けれど、いつまでもつだろう。いつかは必ず彼らもわたしが毒魔女と呼ばれるようになった所以を耳にするはずだ。
「ごめんなさい……今日はわたし、昼食は遠慮するわ。ふたりで食べてきて」
ふたりの気遣いをふいにする行いだとわかっていても、何も喉を通りそうになかった。昼食どきの人混みに紛れるようにして、ふたりから距離を取る。
わたしが通るだけで、生徒たちは次々に道を開けていった。この黒髪は、みんなの中には溶け込めない。友だちができて、わたしと同じ境遇の先生に出会えても、わたしは何も変わっていなかった。

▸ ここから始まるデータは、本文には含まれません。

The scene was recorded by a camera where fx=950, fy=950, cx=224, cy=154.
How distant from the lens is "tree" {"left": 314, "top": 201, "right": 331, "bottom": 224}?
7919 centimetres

人気のない廊下までどうにか逃げ出して、壁に背をつける。こんなことで泣きたくはない。泣けば、アデルの思うつぼだ。彼女はきっと、わたしの不幸を願っているのだから。
二度目の人生が始まったばかりのころは、こんなときにわたしが作った毒で死んだアデルの顔を思い出せばいくらか胸が空いたものだが、今は余計に気分が重くなるばかりだ。
お母さまのこと、毒で満ちた城のこと、王太子とアデルの死に顔、わたしの心の中には、いつでもわたしをどろどろとした澱の奥深くまで沈めようとする鎖が張り巡らされている。己の醜さを思い知らされているようだ。
……アルバート。
一度目の人生の終わりぎわに見た、アルバートの剣の銀の光が蘇る。鮮烈な痛みとともにわたしを解き放ってくれたあの輝きだけが、わたしの一度目の人生で見つけた清廉なものだった。
あの鋭い輝きを必死に思い出していると、ほんのすこしだけ心の翳りが打ち払われるような気がする。もやもやとした霧がわずかに晴れた場所には、アルバートやセシリアへの愛しさが静かに脈打っていた。まだ見つけたばかりで心に刻み込まれてはいないけれど、これだってわたしが自分で手に入れた大切なものだ。
落ち込んでいる暇があったら、この愛しさを堂々と心に住まわせておけるように努力すべきだ。アデルになど、壊されてたまるものか。
……わたしがアデルの立場だったら、どうするかしら。
アデルは確実にわたしが不幸になることを望んでいる。たとえ己の利益に直結しなくても、彼女はわたしが苦しんでいるのを見られればそれでいいのだ。我が異母妹ながら本当にいい性格をしている。
今日わざわざ学園の隅の薬草小屋まで足を運んだのも、王太子との婚約で浮かれていた気持ちが一段落して、退屈してきたからなのだろう。そこでわたしを思い出して、追い詰めて遊んでやろうと思ったに違いない。
……まあ、手っ取り早いのはこれよね。
先ほど作ったばかりの魔術薬を、鞄越しにそっと撫でる。殺したぶんは救いたい、という密かな願望を遅らせることになってしまうが、仕方がない。アデルの性格上、思いついたらすぐに実行したがるだろうから、それほど長期戦にはならないはずだ。
早速今日の夕方にでも、店に顔を出そう。打てる手は早めに打っておいたほうがいい。二度目の人生を歩むわたしはもう、アデルのいいように踊らされる愚かな姉ではないのだと思い知らせてやらなければ。